Me detuve, y al acercarme a la puerta corrediza de donde provenía, escuché con atención
para ver si se trataba de ladrones, en cuyo caso pensaba enfrentarlos decididamente.
XIII
Al mono parecía
resultarle demasiado lento mi proceder, y comenzó a dar saltos a mi alrededor lanzando
sus agudos chillidos. De pronto, se encaramó en mis hombros. Quise evitarlo y aparté
instintivamente el cuello para eludir sus uñas, pero él se me aferró a la manga
del kimono para evitar su caída. Perdí el equilibrio, y al trastabillar golpeé con
la espalda en la puerta corrediza. No quedaba otro recurso: me puse en acción.
Abrí
rápidamente la puerta y me dispuse a penetrar en el oscuro recinto hasta donde no
llegaba la luz de la luna. Pero en ese instante algo obstaculizó mi visión… Mejor
dicho, me sorprendió una mujer que salía corriendo del cuarto y que en su precipitación
tropezó con algo y cayó de rodillas. Jadeante, me miró atemorizada, como si encontrara
terrible mi presencia.
Que
esa persona era la hija de Yoshihide no creo necesario aclararlo; aunque esa noche
la encontré totalmente distinta y convertida en una mujer atractiva. Tenía un brillo
particular en los ojos y el rostro se adivinaba encendido. El desorden en las faldas
del kimono le confería una voluptuosidad contraria, a su modalidad casi infantil.
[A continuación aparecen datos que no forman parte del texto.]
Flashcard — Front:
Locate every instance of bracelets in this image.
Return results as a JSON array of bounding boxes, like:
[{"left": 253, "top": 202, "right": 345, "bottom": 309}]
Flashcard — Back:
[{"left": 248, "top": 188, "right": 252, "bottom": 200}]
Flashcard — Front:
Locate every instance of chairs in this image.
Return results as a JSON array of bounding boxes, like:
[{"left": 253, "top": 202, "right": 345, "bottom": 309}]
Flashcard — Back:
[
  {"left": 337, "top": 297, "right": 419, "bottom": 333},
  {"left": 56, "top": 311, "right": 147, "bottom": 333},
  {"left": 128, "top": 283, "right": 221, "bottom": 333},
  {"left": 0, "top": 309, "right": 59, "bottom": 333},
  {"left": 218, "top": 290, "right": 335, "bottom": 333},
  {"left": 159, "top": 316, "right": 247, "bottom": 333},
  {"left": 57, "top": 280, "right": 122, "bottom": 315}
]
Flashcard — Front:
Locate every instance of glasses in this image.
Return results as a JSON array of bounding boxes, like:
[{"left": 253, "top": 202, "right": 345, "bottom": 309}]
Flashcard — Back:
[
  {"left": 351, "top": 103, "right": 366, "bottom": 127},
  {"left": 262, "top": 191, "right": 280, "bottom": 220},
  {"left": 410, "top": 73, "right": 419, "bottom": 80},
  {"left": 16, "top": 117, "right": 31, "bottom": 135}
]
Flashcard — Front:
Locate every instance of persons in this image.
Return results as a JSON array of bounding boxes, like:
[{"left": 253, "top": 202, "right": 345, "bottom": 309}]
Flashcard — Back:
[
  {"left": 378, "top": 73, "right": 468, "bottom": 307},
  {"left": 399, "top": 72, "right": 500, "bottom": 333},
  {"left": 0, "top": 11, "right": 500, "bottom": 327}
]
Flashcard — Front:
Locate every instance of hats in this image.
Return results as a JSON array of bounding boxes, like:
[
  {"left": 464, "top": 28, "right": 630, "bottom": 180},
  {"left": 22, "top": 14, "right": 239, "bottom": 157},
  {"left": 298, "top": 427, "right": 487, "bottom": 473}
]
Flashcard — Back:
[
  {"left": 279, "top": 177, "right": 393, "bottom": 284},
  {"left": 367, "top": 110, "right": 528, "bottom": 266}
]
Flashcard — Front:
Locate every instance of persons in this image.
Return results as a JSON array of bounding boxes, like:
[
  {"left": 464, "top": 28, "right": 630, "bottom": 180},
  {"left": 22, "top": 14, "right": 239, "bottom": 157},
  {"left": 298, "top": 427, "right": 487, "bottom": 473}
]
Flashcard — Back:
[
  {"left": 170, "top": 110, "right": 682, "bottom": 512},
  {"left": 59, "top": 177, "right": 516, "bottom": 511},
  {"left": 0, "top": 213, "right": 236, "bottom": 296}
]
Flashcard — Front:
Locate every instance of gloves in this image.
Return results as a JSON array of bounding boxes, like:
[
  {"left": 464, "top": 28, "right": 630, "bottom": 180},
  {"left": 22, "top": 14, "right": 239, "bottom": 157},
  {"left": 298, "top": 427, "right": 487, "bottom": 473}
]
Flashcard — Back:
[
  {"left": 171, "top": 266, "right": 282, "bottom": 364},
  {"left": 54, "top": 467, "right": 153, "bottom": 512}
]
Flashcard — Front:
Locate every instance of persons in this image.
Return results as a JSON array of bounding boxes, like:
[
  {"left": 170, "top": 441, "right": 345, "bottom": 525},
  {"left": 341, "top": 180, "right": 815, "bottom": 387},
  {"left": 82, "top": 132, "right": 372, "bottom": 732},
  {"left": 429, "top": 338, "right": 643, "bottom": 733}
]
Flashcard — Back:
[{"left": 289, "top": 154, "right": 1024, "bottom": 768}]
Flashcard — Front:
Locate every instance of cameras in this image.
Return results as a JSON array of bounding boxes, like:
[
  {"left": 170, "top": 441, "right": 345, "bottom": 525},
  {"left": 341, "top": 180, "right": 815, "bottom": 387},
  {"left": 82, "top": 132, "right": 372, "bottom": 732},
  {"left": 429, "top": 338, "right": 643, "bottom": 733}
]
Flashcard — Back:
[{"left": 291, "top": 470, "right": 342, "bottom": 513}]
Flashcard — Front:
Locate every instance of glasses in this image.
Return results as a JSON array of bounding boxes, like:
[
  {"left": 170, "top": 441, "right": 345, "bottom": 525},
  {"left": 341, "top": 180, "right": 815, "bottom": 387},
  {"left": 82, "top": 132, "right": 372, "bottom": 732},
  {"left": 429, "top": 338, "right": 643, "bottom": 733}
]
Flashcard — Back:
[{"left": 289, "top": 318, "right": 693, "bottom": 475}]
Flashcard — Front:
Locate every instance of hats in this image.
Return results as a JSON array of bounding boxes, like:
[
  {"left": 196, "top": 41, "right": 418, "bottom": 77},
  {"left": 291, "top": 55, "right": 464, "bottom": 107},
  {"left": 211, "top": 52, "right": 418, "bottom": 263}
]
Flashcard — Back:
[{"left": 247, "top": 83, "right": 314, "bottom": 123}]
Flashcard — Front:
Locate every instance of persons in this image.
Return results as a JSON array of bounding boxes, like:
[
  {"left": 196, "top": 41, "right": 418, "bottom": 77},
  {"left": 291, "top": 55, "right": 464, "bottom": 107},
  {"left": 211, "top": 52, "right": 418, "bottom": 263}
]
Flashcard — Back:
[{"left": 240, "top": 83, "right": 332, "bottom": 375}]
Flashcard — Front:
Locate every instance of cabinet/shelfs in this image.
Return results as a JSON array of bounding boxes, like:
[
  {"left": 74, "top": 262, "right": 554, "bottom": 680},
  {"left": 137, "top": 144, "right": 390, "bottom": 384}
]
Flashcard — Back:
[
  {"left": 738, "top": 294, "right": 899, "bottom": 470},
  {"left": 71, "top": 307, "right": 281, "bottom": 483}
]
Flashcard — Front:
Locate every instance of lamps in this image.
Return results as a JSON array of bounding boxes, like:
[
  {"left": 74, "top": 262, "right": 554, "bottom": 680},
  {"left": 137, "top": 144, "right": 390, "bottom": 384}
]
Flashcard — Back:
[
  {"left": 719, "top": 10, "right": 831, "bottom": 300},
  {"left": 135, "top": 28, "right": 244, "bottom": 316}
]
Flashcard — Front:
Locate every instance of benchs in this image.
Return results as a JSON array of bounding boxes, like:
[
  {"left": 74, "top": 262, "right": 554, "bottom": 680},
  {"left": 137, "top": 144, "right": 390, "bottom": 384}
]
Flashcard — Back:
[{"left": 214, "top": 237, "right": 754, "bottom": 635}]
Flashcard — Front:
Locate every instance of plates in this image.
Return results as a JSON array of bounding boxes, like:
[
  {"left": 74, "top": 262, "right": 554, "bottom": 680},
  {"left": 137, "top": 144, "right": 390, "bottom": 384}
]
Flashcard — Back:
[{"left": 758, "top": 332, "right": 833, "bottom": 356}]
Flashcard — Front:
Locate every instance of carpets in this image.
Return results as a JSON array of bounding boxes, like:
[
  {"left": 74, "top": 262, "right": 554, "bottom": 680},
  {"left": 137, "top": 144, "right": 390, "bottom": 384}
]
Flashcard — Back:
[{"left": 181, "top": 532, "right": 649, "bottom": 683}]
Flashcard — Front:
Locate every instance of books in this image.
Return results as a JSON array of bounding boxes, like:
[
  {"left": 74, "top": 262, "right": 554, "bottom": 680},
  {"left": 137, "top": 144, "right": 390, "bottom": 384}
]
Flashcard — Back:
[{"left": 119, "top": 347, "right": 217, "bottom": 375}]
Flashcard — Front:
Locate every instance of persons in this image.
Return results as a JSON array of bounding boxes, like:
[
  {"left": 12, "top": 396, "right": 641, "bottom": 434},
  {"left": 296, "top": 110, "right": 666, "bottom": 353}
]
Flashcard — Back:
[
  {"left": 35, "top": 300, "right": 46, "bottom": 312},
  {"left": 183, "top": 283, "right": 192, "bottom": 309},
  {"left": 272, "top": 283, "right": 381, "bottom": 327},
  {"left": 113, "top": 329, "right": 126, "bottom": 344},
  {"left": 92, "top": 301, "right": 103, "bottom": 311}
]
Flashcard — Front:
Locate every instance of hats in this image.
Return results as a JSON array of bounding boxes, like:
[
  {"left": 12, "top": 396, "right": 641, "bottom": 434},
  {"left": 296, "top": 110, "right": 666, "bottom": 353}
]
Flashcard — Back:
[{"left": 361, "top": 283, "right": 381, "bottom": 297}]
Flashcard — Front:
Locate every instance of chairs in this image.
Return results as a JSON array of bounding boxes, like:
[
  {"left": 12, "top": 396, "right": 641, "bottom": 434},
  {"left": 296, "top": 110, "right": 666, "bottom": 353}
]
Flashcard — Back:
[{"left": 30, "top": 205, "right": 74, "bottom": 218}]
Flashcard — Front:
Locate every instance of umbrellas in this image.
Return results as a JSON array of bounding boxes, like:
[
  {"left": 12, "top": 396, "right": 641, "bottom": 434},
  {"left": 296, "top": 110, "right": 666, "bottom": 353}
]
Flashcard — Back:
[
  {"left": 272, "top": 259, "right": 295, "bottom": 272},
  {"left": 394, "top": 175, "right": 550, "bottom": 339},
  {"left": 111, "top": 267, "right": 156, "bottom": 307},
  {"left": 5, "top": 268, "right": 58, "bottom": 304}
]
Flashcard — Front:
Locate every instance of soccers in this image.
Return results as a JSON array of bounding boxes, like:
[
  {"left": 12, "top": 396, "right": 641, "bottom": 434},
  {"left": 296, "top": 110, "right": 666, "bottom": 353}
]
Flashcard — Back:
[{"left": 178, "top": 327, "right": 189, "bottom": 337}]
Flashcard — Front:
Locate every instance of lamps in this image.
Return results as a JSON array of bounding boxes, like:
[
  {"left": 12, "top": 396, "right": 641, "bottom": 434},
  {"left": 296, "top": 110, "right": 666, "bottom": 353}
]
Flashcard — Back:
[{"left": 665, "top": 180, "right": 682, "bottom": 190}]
¿Era ésta la modesta y frágil muchacha de siempre?… Apoyándome en la puerta corrediza,
y oyendo aún los pasos nerviosos de alguien que se alejaba, observé a la hermosa
muchacha a la claridad de la luna; mis ojos, al mirarla, le preguntaban quién era
esa persona.
La
hija del pintor apretó los labios y sacudió la cabeza en un gesto lleno de angustia.
No me quedaba duda de que era presa de una gran contrariedad.
Me
acerqué a su oído y le pregunté en voz baja:
–¿Quién
es?
Mas
la joven hizo un signo negativo con la cabeza y no hablé. Las lágrimas le humedecían
las pestañas y un rictus de amargura se dibujaba en su boca.
Comprenderéis
que soy de esas personas que nada comprenden fuera de lo que ven, de modo que tampoco
en este caso pude deducir exactamente lo que había sucedido. Nada podía decir a
la joven puesto que ella callaba; por un largo rato permanecí de pie, a su lado,
como para escuchar mejor el acelerado latir de su corazón. Al mismo tiempo, tuve
una sensación de culpa y me arrepentí de mi insistencia.
No
recuerdo exactamente el tiempo que había transcurrido cuando atiné a cerrar la puerta.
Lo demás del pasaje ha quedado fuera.